Problème posé 1: D'après le texte fourni, quelle proportion des bébés naît hors mariage au Québec ?
━━━━━ Texte fourni
Laure et Laurent forment un couple stable, mais ne souhaitent pas se marier. Ils décident d’emménager ensemble dans la maison de Laurent. Deux ans plus tard, la petite Laurette voit le jour!
Comme presque deux bébés sur trois[1] au Québec, Laurette naît donc hors-mariage. Puisque ses parents se présentent publiquement en tant que couple, cohabitent depuis plusieurs années et partagent les dépenses du foyer, ils sont conjoints « de fait ». Ils ne sont pas les seuls, le Québec est reconnu comme la province championne de l’union libre! Pourtant, le Code civil du Québec ne leur accorde aucun statut légal. C’est-à-dire que, contrairement aux couples mariés ou unis civilement, ils ne bénéficient pas de protections automatiques en cas de rupture ou de décès d’un des conjoints. À moins d’avoir signé un contrat, ils n’ont aucune obligation l’un envers l’autre (ils peuvent néanmoins demander une pension alimentaire pour enfant). Laurette, elle, n’a pas choisi cette situation. En théorie, tous les enfants sont égaux et ont les mêmes droits, quel que soit le statut conjugal de leurs parents. En pratique, on traiterait différemment les enfants nés de conjoints de fait.
━━━━━━━━━━
━━━━━ Jeu de données
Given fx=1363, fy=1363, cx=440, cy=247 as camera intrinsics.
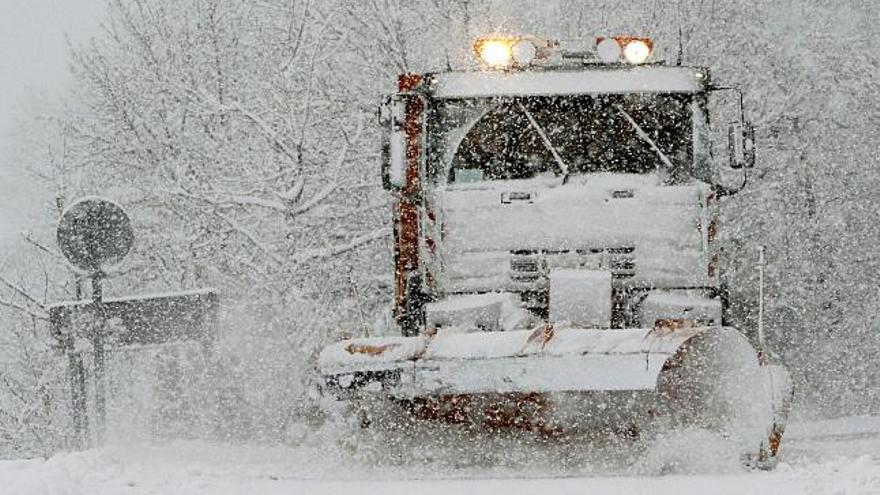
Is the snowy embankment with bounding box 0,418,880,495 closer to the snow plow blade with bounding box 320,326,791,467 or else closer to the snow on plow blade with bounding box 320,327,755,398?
the snow plow blade with bounding box 320,326,791,467

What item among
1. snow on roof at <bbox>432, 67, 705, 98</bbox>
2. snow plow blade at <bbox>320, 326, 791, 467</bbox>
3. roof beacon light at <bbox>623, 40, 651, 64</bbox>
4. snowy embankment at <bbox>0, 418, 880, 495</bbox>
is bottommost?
snowy embankment at <bbox>0, 418, 880, 495</bbox>

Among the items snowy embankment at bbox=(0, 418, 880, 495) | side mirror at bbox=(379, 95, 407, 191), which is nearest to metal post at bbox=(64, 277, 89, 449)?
snowy embankment at bbox=(0, 418, 880, 495)

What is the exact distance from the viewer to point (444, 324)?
852cm

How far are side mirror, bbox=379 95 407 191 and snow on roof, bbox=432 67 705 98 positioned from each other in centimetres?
33

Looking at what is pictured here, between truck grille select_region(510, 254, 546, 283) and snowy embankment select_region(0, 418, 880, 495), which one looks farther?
truck grille select_region(510, 254, 546, 283)

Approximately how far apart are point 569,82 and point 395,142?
125 cm

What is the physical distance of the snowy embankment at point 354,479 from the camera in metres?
6.13

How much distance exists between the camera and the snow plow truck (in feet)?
23.3

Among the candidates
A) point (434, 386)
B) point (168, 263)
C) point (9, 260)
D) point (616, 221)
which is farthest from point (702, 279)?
point (9, 260)

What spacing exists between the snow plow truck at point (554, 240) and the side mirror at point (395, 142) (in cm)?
1

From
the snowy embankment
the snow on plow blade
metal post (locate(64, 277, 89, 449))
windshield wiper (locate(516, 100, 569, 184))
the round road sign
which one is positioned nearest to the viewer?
the snowy embankment

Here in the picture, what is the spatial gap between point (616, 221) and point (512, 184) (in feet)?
2.42

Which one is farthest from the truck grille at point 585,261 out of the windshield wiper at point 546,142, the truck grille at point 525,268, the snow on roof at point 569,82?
the snow on roof at point 569,82

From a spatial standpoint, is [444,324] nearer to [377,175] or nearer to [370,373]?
[370,373]
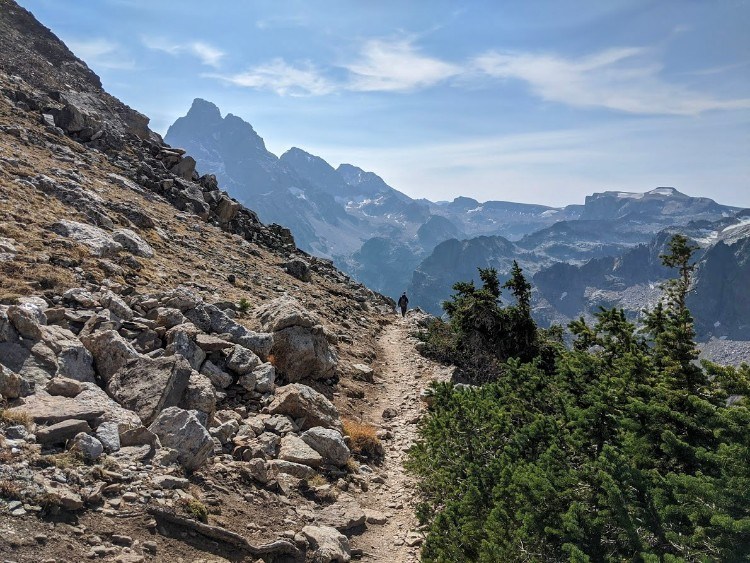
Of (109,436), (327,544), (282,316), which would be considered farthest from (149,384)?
(282,316)

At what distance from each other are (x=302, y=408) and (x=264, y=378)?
71.0 inches

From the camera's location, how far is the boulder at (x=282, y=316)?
69.9 ft

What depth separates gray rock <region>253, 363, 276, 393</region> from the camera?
667 inches

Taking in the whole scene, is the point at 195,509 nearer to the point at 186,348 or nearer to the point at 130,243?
the point at 186,348

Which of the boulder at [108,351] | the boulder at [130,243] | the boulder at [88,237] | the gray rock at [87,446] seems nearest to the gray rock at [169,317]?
the boulder at [108,351]

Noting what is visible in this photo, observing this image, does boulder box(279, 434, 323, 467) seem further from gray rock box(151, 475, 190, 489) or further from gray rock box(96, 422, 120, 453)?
gray rock box(96, 422, 120, 453)

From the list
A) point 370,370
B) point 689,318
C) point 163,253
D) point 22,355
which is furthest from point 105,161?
point 689,318

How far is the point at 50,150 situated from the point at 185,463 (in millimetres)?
34706

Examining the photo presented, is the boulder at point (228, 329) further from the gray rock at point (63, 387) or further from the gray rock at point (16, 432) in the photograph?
the gray rock at point (16, 432)

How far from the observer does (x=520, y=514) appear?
9164mm

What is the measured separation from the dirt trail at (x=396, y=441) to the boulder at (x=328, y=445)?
1.38 metres

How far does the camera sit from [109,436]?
1050cm

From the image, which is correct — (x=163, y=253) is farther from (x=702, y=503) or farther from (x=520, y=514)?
(x=702, y=503)

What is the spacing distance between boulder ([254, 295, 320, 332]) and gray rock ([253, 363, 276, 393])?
362 cm
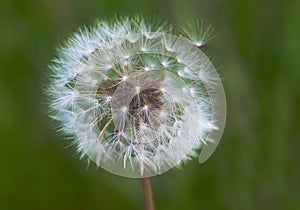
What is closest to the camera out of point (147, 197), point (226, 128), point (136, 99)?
point (147, 197)

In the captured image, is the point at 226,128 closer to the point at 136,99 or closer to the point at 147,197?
the point at 136,99

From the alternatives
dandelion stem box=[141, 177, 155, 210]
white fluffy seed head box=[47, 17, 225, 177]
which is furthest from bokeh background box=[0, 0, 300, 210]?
dandelion stem box=[141, 177, 155, 210]

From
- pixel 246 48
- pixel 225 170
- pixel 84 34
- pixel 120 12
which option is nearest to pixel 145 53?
pixel 84 34

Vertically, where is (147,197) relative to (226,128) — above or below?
below

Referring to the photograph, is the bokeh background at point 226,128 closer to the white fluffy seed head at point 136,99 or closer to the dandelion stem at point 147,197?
the white fluffy seed head at point 136,99

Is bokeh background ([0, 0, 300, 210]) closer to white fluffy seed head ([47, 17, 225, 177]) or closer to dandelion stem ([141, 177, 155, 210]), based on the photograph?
white fluffy seed head ([47, 17, 225, 177])

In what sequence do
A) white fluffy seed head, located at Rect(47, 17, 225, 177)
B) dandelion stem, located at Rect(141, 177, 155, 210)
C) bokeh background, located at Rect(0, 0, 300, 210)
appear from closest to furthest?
dandelion stem, located at Rect(141, 177, 155, 210), white fluffy seed head, located at Rect(47, 17, 225, 177), bokeh background, located at Rect(0, 0, 300, 210)

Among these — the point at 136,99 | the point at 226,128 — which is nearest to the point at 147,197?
the point at 136,99

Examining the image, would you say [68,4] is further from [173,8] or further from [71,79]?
[71,79]
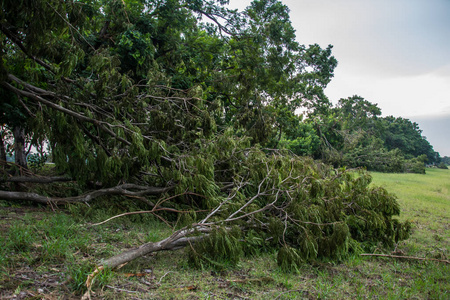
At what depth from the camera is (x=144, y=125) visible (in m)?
5.76

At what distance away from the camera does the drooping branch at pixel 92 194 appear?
16.5 ft

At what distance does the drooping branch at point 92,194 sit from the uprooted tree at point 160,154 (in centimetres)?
2

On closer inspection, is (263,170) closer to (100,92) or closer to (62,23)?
(100,92)

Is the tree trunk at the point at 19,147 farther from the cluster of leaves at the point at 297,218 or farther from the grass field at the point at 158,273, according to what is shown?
the cluster of leaves at the point at 297,218

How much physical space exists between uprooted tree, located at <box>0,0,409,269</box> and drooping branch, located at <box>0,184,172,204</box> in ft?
0.06

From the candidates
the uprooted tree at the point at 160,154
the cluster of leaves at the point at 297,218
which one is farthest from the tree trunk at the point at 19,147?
the cluster of leaves at the point at 297,218

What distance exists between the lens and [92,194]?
5.19m

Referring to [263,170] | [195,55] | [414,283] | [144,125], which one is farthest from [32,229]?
[195,55]

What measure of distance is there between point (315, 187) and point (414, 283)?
4.99 feet

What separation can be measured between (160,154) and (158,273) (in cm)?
213

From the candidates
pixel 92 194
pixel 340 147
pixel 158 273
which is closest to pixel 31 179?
pixel 92 194

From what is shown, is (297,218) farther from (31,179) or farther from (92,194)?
(31,179)

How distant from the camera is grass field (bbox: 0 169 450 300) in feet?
8.26

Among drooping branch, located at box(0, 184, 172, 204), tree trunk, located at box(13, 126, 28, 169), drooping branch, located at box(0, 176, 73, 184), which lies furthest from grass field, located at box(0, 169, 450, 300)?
tree trunk, located at box(13, 126, 28, 169)
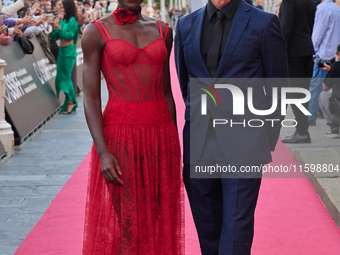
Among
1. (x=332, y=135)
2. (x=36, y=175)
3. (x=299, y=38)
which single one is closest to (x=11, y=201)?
(x=36, y=175)

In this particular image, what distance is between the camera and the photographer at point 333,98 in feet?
25.5

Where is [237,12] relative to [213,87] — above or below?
above

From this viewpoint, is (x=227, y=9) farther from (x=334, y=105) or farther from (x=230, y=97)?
(x=334, y=105)

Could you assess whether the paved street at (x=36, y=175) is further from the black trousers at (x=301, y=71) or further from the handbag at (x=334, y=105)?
the handbag at (x=334, y=105)

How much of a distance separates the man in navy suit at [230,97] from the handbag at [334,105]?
5.14 metres

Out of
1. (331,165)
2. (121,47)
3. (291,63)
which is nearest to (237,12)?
(121,47)

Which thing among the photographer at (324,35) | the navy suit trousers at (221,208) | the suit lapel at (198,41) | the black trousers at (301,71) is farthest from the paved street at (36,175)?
the photographer at (324,35)

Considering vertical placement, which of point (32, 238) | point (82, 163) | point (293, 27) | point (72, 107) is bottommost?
point (72, 107)

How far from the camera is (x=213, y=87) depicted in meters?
3.06

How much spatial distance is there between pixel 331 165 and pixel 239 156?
353 cm

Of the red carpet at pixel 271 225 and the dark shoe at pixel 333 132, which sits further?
the dark shoe at pixel 333 132

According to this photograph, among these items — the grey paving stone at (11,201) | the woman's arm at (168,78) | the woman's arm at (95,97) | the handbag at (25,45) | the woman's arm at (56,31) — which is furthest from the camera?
the woman's arm at (56,31)

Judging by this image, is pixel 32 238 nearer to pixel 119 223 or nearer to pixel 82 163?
pixel 119 223

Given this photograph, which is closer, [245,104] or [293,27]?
[245,104]
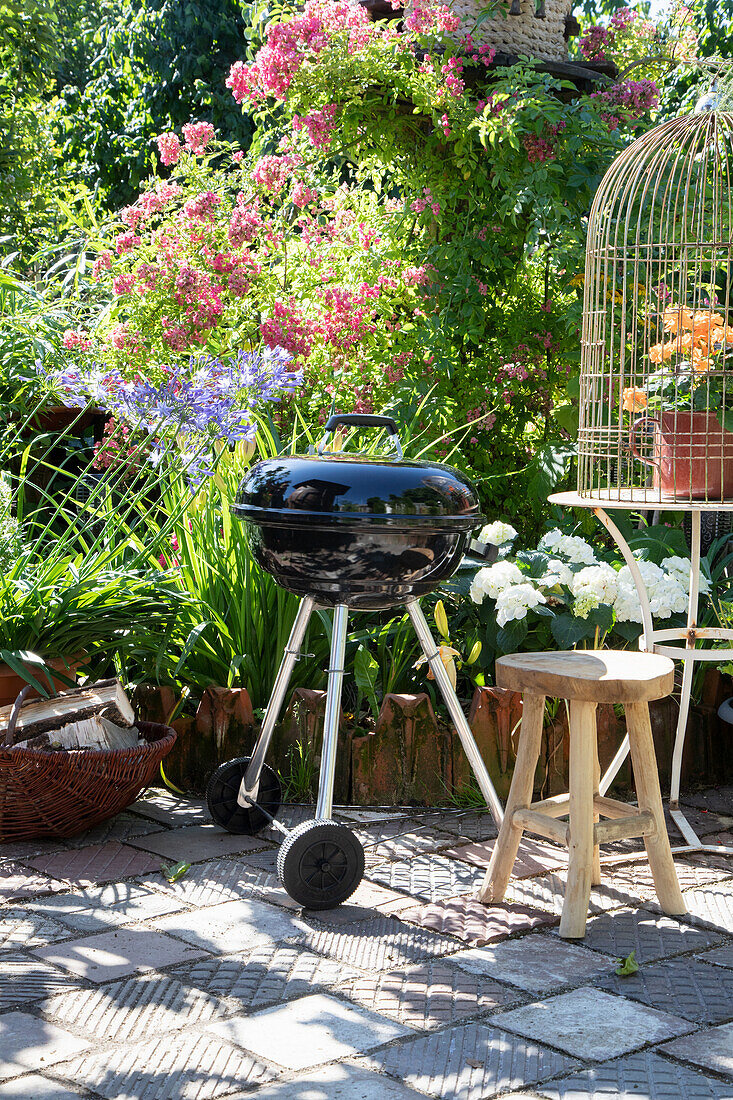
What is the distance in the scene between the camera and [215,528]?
4.07 metres

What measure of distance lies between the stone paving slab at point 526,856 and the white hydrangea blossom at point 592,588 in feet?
2.46

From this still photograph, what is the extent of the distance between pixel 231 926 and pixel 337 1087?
784mm

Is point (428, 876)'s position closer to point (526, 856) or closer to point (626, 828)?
point (526, 856)

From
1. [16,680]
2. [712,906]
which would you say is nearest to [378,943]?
[712,906]

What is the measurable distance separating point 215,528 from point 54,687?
828mm

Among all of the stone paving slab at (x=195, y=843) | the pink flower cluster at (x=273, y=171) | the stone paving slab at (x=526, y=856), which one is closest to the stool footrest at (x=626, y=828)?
the stone paving slab at (x=526, y=856)

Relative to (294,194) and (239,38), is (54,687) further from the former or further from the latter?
(239,38)

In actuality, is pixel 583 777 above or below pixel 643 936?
above

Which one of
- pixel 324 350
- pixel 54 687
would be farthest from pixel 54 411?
pixel 54 687

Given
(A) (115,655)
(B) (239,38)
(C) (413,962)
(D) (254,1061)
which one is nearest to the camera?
(D) (254,1061)

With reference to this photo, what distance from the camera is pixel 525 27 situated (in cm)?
493

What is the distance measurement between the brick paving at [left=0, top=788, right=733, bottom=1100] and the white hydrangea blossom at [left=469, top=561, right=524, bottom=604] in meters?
0.78

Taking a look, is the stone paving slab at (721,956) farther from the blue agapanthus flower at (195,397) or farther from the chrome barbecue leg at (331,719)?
the blue agapanthus flower at (195,397)

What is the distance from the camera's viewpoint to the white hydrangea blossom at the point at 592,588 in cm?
368
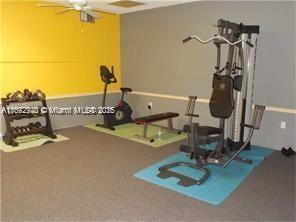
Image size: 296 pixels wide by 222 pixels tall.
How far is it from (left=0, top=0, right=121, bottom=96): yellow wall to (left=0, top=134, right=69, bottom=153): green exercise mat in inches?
36.6

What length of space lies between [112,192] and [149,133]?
96.3 inches

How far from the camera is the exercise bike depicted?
554cm

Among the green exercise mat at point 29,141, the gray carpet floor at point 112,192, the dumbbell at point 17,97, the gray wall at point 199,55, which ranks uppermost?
the gray wall at point 199,55

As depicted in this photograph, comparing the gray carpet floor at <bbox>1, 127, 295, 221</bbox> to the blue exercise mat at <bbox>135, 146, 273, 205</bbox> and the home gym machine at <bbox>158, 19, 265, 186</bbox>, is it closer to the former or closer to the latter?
the blue exercise mat at <bbox>135, 146, 273, 205</bbox>

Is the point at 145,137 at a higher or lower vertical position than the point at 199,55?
lower

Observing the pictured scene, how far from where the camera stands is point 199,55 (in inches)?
194

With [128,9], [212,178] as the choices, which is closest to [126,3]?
[128,9]

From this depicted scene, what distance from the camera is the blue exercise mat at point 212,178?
2.76 m

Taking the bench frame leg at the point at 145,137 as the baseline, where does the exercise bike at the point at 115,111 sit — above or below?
above

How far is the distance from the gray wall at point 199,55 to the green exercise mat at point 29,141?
7.16ft

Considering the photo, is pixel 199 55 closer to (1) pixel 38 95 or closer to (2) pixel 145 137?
(2) pixel 145 137


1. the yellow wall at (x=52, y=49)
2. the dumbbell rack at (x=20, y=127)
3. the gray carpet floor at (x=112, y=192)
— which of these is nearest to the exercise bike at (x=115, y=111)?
the yellow wall at (x=52, y=49)

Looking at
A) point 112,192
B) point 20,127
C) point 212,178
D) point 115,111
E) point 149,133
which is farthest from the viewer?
point 115,111

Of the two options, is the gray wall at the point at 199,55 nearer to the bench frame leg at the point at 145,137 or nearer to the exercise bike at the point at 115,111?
the exercise bike at the point at 115,111
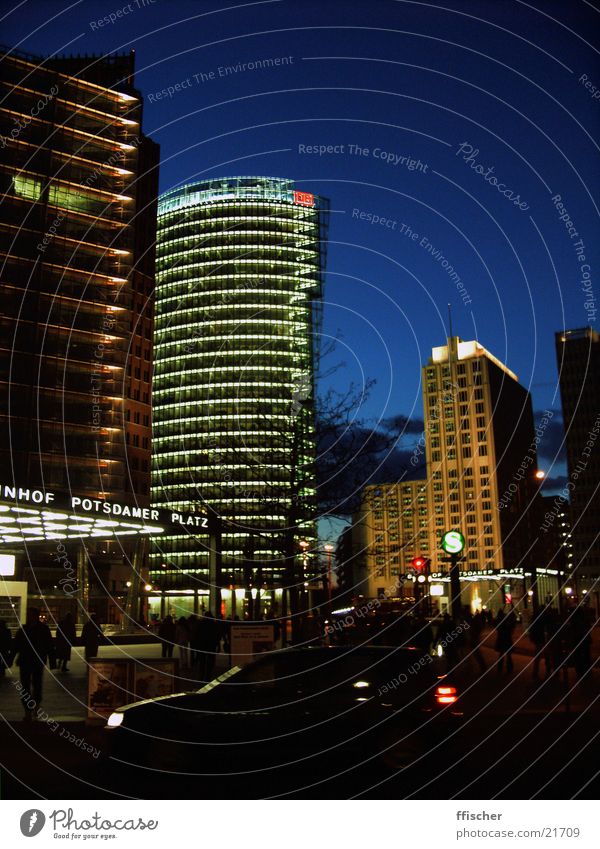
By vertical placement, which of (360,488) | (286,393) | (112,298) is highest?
(112,298)

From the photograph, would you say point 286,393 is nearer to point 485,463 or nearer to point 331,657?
point 331,657

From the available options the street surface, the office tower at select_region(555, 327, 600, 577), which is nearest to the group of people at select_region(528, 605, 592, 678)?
the street surface

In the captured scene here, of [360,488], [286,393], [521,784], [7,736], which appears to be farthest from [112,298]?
[521,784]

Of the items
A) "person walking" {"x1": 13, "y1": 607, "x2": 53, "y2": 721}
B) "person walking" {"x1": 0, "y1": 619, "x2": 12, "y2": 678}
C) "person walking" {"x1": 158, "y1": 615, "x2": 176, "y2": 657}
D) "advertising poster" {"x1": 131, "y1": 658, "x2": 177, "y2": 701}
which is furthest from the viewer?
"person walking" {"x1": 158, "y1": 615, "x2": 176, "y2": 657}

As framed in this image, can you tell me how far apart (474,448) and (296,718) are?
533ft

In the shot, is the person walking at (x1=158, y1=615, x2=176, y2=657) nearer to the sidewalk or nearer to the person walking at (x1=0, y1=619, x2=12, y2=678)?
the sidewalk

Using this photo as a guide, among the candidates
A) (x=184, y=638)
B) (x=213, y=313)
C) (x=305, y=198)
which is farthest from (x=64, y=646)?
(x=305, y=198)

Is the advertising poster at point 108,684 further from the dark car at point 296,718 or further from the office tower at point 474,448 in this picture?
the office tower at point 474,448

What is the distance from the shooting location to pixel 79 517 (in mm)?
36250

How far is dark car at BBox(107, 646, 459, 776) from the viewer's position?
9.63 metres

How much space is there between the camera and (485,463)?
171m

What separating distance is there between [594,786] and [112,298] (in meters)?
77.0

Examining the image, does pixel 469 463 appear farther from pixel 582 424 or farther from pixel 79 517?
pixel 79 517

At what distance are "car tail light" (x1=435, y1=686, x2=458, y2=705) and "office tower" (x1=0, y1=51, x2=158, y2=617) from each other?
6079 cm
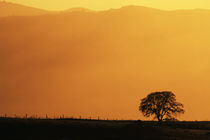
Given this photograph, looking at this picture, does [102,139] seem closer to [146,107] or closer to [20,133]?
[20,133]

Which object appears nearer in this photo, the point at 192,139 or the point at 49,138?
the point at 49,138

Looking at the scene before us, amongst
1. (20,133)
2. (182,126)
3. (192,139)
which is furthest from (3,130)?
(182,126)

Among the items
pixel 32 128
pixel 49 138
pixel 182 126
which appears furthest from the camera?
pixel 182 126

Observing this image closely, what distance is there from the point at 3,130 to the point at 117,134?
66.2ft

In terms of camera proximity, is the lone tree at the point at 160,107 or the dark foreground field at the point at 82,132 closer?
the dark foreground field at the point at 82,132

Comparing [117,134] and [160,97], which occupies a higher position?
[160,97]

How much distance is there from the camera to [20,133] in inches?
3410

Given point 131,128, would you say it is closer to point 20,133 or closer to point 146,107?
point 20,133

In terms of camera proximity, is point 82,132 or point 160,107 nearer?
point 82,132

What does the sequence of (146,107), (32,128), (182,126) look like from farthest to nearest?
(146,107) < (182,126) < (32,128)

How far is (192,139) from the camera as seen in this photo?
9269 centimetres

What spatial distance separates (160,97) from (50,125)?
149 ft

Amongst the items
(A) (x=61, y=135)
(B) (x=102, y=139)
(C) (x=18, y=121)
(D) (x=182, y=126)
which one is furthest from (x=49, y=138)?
(D) (x=182, y=126)

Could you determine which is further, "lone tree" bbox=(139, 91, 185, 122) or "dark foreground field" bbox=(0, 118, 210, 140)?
"lone tree" bbox=(139, 91, 185, 122)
━━━━━━━━━━
Problème posé 2: Disposez s'il vous plaît en liste JSON de chaînes les lignes des enregistrements, de la ligne contenant « In terms of camera proximity, is the » jusqu'à la fin des enregistrements, bornes comprises. Mettez une chaîne par ligne et omettez les lignes vides.

Résultat attendu 1: Presque deux bébés sur trois.

Résultat attendu 2:
[
  "In terms of camera proximity, is the lone tree at the point at 160,107 or the dark foreground field at the point at 82,132 closer?",
  "the dark foreground field at the point at 82,132",
  "Comparing [117,134] and [160,97], which occupies a higher position?",
  "[160,97]",
  "How much distance is there from the camera to [20,133] in inches?",
  "3410",
  "Given point 131,128, would you say it is closer to point 20,133 or closer to point 146,107?",
  "point 20,133",
  "In terms of camera proximity, is point 82,132 or point 160,107 nearer?",
  "point 82,132",
  "What does the sequence of (146,107), (32,128), (182,126) look like from farthest to nearest?",
  "(146,107) < (182,126) < (32,128)",
  "How far is (192,139) from the camera as seen in this photo?",
  "9269 centimetres",
  "What spatial distance separates (160,97) from (50,125)?",
  "149 ft",
  "Amongst the items",
  "(A) (x=61, y=135)",
  "(B) (x=102, y=139)",
  "(C) (x=18, y=121)",
  "(D) (x=182, y=126)",
  "which one is furthest from (x=49, y=138)?",
  "(D) (x=182, y=126)",
  "Could you determine which is further, \"lone tree\" bbox=(139, 91, 185, 122) or \"dark foreground field\" bbox=(0, 118, 210, 140)?",
  "\"lone tree\" bbox=(139, 91, 185, 122)"
]